**DIRECTIONS:** In the records below, some lines hold the word "United". Copy each of those lines.
-------
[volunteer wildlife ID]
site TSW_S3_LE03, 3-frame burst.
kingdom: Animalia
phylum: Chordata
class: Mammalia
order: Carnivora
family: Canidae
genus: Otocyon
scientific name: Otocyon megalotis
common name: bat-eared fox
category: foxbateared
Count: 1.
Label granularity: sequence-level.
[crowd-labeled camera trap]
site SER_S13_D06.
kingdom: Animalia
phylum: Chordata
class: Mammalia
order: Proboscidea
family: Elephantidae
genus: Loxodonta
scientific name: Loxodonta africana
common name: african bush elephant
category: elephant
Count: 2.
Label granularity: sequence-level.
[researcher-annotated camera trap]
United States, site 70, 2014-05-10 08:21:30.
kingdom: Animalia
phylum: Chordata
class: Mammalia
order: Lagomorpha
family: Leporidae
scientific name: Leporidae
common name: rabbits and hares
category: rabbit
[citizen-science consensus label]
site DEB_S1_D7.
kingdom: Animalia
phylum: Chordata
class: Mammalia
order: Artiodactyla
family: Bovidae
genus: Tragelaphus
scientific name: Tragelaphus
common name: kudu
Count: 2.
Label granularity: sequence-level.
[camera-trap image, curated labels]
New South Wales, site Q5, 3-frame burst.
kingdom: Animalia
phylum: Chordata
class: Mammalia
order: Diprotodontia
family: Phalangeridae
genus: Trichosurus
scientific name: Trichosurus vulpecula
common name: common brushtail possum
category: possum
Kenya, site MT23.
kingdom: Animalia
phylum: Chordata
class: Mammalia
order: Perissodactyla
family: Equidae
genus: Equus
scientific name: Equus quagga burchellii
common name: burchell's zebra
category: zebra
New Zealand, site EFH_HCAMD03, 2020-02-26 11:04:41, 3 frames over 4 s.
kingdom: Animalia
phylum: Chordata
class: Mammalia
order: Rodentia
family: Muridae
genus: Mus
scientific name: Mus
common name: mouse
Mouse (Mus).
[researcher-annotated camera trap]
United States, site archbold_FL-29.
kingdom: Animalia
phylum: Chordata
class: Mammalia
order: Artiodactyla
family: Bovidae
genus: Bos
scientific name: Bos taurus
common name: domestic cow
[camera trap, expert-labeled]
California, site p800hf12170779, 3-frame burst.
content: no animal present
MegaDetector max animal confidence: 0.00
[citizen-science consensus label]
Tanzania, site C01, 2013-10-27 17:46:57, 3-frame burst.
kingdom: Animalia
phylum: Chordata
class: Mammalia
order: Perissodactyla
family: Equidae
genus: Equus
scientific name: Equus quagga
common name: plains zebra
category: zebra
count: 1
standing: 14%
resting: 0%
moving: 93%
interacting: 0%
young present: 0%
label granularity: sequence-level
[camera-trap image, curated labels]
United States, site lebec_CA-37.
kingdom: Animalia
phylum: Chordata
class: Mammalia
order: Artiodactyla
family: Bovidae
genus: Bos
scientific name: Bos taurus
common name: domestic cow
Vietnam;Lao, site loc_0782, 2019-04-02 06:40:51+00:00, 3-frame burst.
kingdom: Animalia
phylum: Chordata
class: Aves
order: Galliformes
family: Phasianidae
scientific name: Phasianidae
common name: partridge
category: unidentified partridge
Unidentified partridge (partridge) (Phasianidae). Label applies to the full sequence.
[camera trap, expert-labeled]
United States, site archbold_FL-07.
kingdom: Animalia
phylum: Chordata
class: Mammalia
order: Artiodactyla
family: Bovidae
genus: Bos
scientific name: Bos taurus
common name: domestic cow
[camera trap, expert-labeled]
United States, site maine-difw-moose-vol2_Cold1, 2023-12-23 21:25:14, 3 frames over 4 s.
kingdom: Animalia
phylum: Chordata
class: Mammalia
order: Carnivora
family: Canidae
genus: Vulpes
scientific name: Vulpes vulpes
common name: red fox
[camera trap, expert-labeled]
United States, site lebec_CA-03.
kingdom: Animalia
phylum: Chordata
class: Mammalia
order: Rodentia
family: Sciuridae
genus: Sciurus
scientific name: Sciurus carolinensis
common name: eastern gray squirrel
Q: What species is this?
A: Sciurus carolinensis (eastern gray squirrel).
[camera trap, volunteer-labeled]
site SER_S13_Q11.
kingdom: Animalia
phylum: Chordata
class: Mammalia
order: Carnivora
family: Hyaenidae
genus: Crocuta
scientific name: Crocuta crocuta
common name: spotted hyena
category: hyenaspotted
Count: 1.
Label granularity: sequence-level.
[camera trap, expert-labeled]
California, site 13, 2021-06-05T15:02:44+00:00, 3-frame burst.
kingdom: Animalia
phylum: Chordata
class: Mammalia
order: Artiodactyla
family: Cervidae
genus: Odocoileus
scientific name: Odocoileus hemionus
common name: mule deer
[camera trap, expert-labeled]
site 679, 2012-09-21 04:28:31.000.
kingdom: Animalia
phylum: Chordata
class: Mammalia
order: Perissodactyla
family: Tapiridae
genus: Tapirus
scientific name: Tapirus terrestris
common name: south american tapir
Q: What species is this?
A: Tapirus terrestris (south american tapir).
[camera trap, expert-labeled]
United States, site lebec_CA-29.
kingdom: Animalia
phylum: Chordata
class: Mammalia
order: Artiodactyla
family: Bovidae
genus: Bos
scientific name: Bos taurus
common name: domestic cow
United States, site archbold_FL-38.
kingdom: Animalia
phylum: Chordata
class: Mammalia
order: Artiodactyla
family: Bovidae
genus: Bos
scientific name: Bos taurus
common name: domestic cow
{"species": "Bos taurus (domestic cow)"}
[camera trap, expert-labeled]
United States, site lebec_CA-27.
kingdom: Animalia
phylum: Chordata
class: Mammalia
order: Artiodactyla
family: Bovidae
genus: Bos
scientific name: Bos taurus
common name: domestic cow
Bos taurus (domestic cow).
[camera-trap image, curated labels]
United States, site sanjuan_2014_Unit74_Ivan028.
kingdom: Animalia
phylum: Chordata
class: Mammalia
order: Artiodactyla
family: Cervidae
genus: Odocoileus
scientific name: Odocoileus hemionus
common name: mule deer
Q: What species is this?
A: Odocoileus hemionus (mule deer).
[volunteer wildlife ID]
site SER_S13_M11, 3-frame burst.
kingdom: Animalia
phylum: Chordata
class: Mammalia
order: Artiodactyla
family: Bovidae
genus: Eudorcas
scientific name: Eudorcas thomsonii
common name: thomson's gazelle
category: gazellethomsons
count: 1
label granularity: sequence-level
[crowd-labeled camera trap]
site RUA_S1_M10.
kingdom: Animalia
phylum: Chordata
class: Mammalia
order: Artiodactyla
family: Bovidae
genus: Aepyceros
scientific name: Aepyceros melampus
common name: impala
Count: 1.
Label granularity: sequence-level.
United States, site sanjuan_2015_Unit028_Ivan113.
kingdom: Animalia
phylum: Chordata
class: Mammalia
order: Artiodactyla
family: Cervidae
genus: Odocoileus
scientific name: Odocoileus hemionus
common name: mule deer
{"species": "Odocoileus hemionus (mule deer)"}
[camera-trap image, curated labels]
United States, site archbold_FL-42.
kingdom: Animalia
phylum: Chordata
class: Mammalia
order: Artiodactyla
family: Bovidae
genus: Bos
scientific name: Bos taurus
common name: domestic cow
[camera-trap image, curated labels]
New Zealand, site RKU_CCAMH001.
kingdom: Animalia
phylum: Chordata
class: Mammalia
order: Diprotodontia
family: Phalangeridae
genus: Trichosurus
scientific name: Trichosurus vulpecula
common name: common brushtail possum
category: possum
-------
**EXERCISE OUTPUT:**
United States, site 70, 2014-05-10 08:21:30.
United States, site archbold_FL-29.
United States, site lebec_CA-37.
United States, site archbold_FL-07.
United States, site maine-difw-moose-vol2_Cold1, 2023-12-23 21:25:14, 3 frames over 4 s.
United States, site lebec_CA-03.
United States, site lebec_CA-29.
United States, site archbold_FL-38.
United States, site lebec_CA-27.
United States, site sanjuan_2014_Unit74_Ivan028.
United States, site sanjuan_2015_Unit028_Ivan113.
United States, site archbold_FL-42.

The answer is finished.